O que o professor e seus parceiros na pesquisa descobriram foi exatamente o oposto. Animais em cativeiro demonstraram níveis de cortisol (hormônio que controla o estresse) muito mais baixos que os de animais que vivem na natureza, uma vez que os animais na natureza vivem tensos, com o medo de predadores, com a escassez de alimentos, entre outras situações de estresse.

O professor também descobriu que animais capturados na natureza, após um período de aproximadamente 60 dias, a variar da espécie e sob manejo adequado, tendem, no cativeiro, a se adaptarem e reduzirem seu estresse a níveis normais. Entretanto, a reintrodução de animais, por maiores e melhores que sejam as condições desenvolvidas para essa readaptação na natureza, podem ser traumáticas, mesmo para os animais originalmente selvagens.

Portanto, toda vez que se vê algum agente ambiental ou militante da causa animal abrindo gaiolas por aí se achando um libertador de escravos, na verdade o que estamos vendo é um ignorante, quando não um demagogo cruel, que expõe animais a riscos e sofrimentos desnecessários simplesmente para fazer valer suas teses e ideologias sob aplausos de idiotas e ressentidos.

Logicamente, estamos falando em animais criados em cativeiro em condições adequadas e dignas e não em depósitos de animais como muitas vezes observamos em criadores sem escrúpulos e em acumuladores de animais que vivem nas redes sociais pedindo dinheiro e apontando sobre os outros, os maus-tratos que praticam no atacado, enquanto pintam-se de anjos protetores.

E você, pretende viver numa Matrix Animal ou numa caverna ideológica onde se imagina um libertador de animais, ou pretende a partir de agora começar a entender que animais não são coisas, mas também não são gente, nem fazem nenhuma questão de ser gente?

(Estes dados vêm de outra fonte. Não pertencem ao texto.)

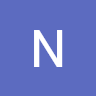 Nasibuw_29
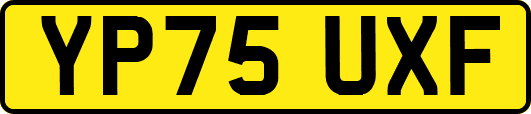 YP75UXF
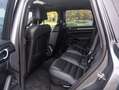 Porsche Cayenne 4.8 Turbo S | 571pk | Org NL | Volleder |  Keramis Gris - thumbnail 9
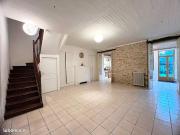 Maison 7 pièces 212 m²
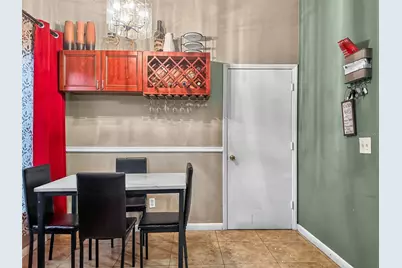 5794 Grand Canyon Drive, Orlando, FL 32810 - Photo 19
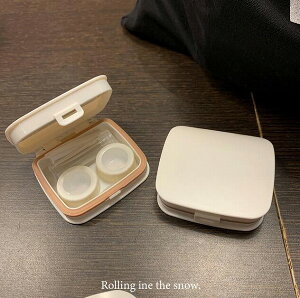 �u�G�݁v �����p�i �R���^�N�g�����Y�P�[�X �J���R���P�[�X ��������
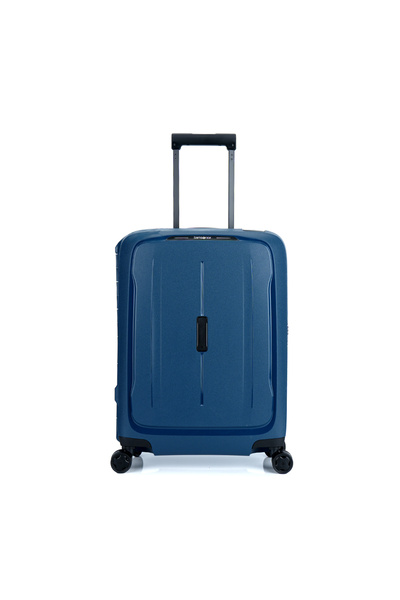 Samsonite ESSENS SPINNER KABİN BOY VALİZ 146909-1549
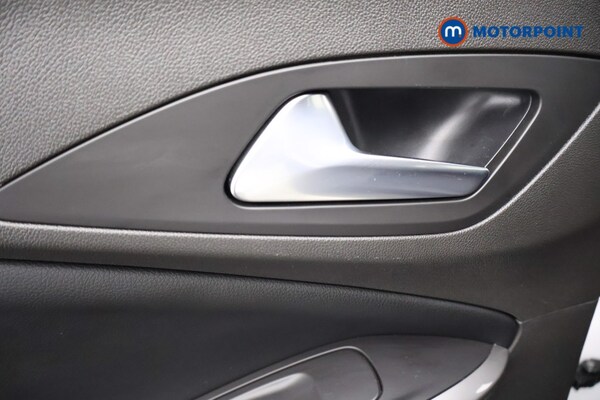 Used Vauxhall Grandland 2024 for sale - 76209724: Photo 45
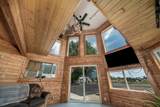 3333 Middle Road - Photo 18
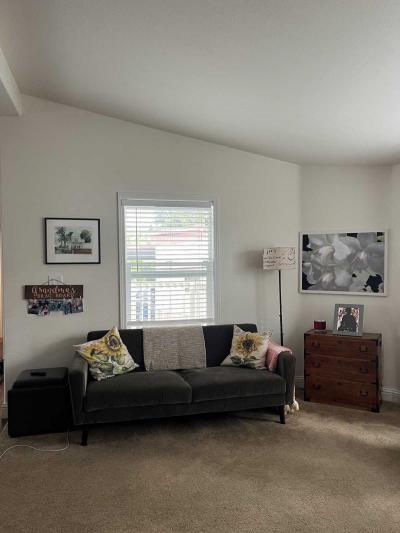 Photo 4 of 8 of home located at 260 English Flag Way Sonoma, CA 95476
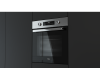 Духовой шкаф с DualClean Teka NEO HSB 6350 P SS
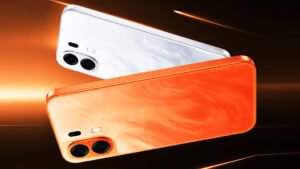 Oppo K14 Plus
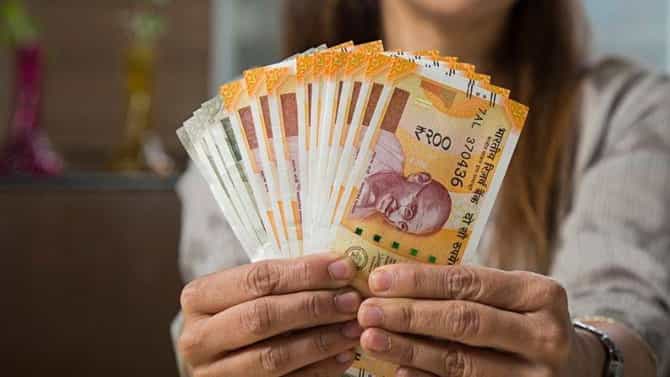 कोरोना काळात बिझनेस सुरु करा, PNB च्या भन्नाट योजनेने मोठा लाभ शक्य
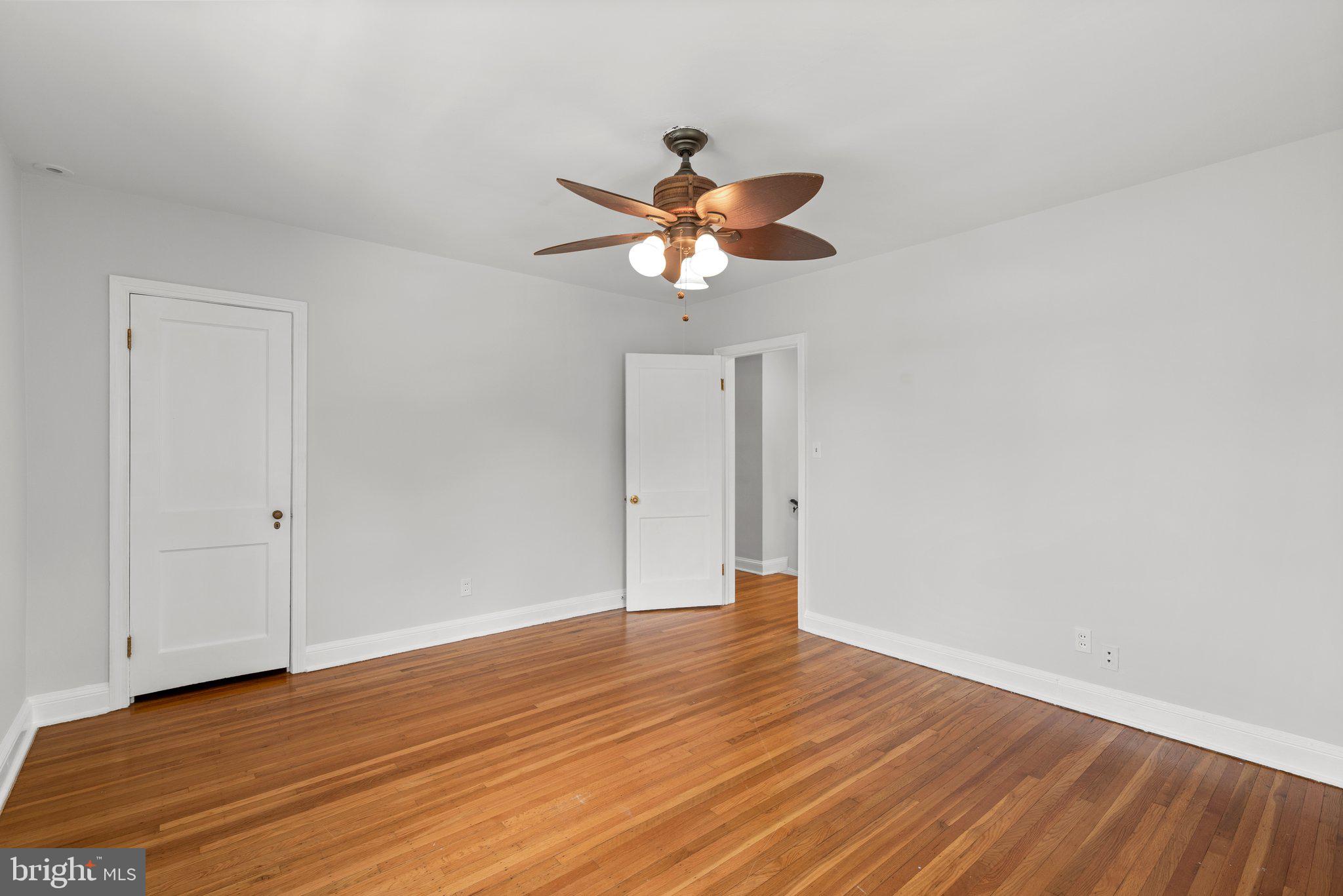 82 Murdock Road Baltimore, MD 21212 - Photo 14 of 37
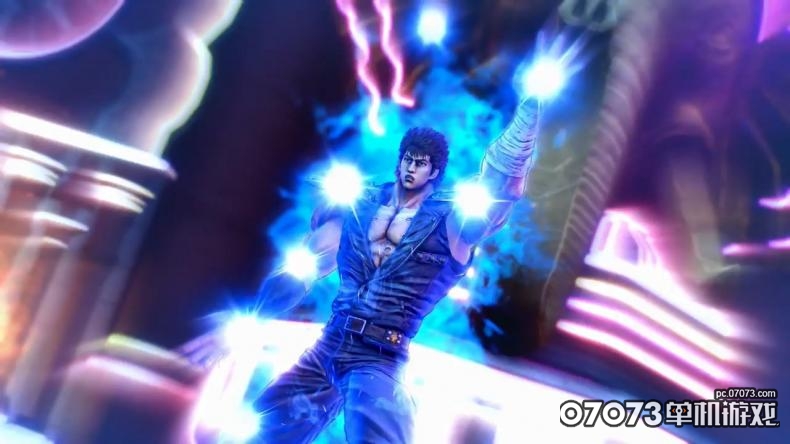gamersky_13origin_25_201712192212F35.jpg
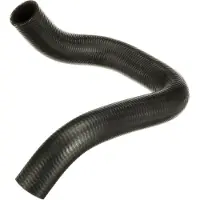 Gates ETM1264 Motorsteunlager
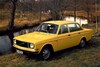 Volvo 140
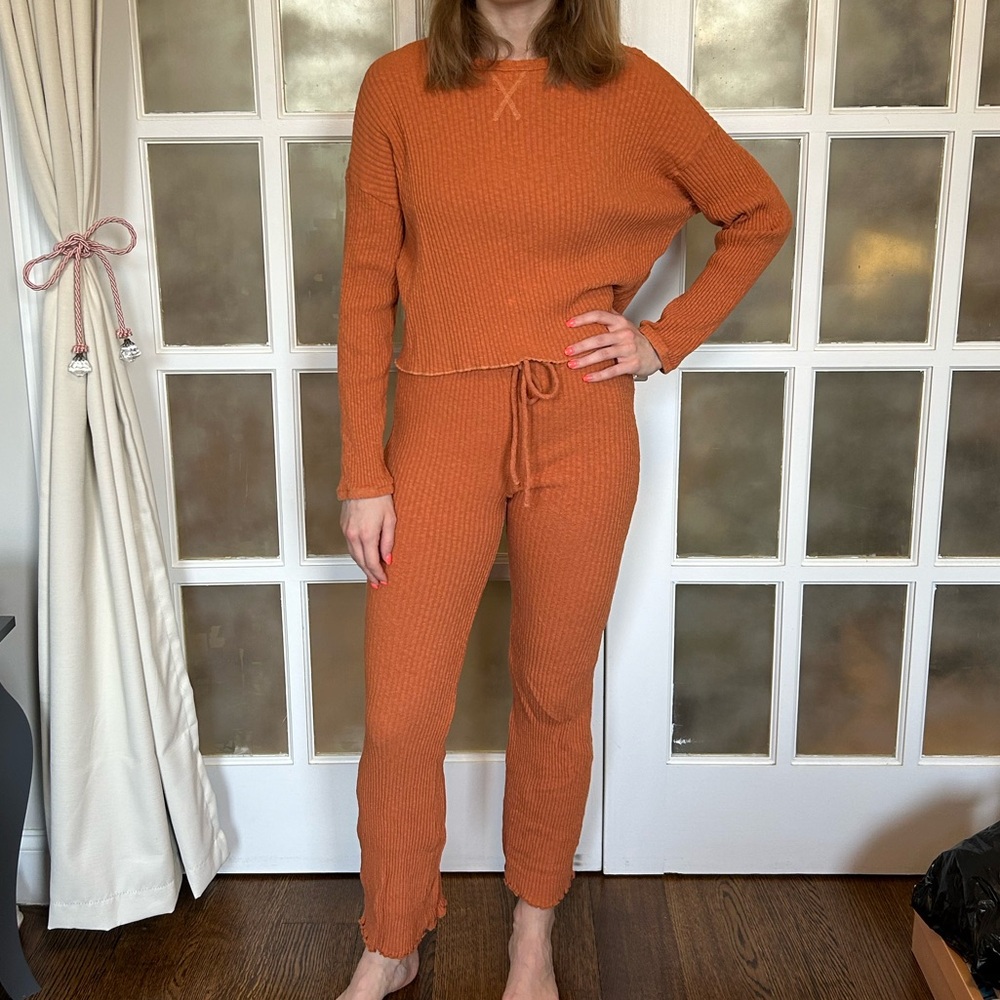 Billabong Matching Set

Lembre-se: quando nos esforçamos para compreender as coisas e seres como eles realmente são e não como gostaríamos que fossem, os caminhos se abrem e assim escolhas melhores, mais justas e dignas podem ser feitas.

Franklin Maciel é jornalista, consultor de políticas públicas e ambientalista há mais de 30 anos.

Na foto que ilustra o artigo vemos a onça-pintada Janis, que morreu recentemente no zoológico de BH com 19 anos de idade. A expectativa média de vida da espécie sob cuidados humanos é de 17 a 18 anos e, na natureza, entre 12 e 15 anos.